Lord of the Rings : The Two Towers - Saw this film Christmas day. I started reading Tolkien at the age of fourteen and am now in my fifties. You can imagine how thoroughly I know Tolkien's work, after reading, re-reading, and in recent years reading aloud to a child the entire opus, starting from The Hobbit and finishing with The Silmarillion.

I think the LOTR films are great! Both have been meticulous interpretations of the greatest fantasy ever written in the English language. Visually and emotionally the work is literal Tolkien. Has any work of fiction ever received the benefits of a cinematic treatment this faithful to the original author's vision?

There is *one* aspect of Jackson's rendering, though, that is profoundly unsatisfactory. As loving and painstaking as is his crew's attention to authenticity and detail, he seems to have missed the moral point Tolkien made with the Ring.

Jackson has accurately reproduced many of the important speeches about the Ring. However, where he improvises dialog about the Ring, characters tend to insist, as Frodo does to Faramir in Two Towers, that the Ring can only be used for evil. This is not what Tolkien wrote or intended.

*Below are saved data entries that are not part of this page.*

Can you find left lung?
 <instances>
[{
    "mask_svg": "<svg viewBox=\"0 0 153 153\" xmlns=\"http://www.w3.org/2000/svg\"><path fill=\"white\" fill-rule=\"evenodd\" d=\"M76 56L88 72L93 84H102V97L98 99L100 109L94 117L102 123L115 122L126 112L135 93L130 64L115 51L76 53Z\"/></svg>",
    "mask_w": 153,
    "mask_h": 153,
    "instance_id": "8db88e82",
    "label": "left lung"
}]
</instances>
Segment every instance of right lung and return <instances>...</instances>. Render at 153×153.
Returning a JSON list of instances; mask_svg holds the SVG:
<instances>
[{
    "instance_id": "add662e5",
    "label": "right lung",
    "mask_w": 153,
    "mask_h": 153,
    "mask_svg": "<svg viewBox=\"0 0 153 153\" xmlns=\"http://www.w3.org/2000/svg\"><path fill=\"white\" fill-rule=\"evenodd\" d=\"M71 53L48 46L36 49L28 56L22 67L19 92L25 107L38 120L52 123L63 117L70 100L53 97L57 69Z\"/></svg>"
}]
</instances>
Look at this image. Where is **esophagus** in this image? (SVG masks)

The Ring is used by Tolkien to demostrate that seeking unrestrained power to do good is in itself evil. An important lesson always, and one which, in post-9/11 America, it would be good to hear enunciated more clearly.

Replies: 2 comments

Dear Jack,

It's been more than a few years since I've read the books, but I thought the rings could only be used for evil. They essentially consolidated The Unblinking Eye's material power, power which I would have to believe would be pur evil.

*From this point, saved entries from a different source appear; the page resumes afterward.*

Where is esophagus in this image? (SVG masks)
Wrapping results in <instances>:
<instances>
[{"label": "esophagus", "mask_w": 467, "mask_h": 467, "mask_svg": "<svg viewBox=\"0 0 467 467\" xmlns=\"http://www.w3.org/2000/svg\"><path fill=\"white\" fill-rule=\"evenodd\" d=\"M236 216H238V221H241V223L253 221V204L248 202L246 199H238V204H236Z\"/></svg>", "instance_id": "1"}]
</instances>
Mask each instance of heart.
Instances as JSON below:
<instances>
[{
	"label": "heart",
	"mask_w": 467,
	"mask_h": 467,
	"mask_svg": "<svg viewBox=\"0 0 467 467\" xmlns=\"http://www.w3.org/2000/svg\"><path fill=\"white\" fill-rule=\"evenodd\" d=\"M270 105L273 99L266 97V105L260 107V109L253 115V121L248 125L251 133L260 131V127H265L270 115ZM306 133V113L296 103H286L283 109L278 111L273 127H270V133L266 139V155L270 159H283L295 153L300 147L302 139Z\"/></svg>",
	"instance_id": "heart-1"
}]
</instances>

Posted by Steve Martinovich @ 12/25/2002 10:14 PM EST

The rings, plural, esp. the Elf rings, are used for good. The One Ring can enslave them. In theory, it can be used to do good, but its creation involved a murder, and to desire such power at such price is in itself the corrupting influence on the wielder.

The durability of Tolkien's work is in large part due to its moral content. The finest gem, thinks me, of the opus is Gandalf's speech, uttered in FOTR and reprised in TTT, when Frodo, in fear after being told of Gollum's escape, suggests that "It was a pity Bilbo didn't slay him."

G: Pity? It was Pity that stayed his hand. Pity, and Mercy: not to strike without need.

Frodo: I do not feel any pity for Gollum. He deserves death.

G: Deserves death! I daresay he does. Many that live deserve death. And some die that deserve life. Can you give that to them? *Then be not too eager to deal out death in the name of justice, fearing for your own safety.* Even the wise cannot see all ends.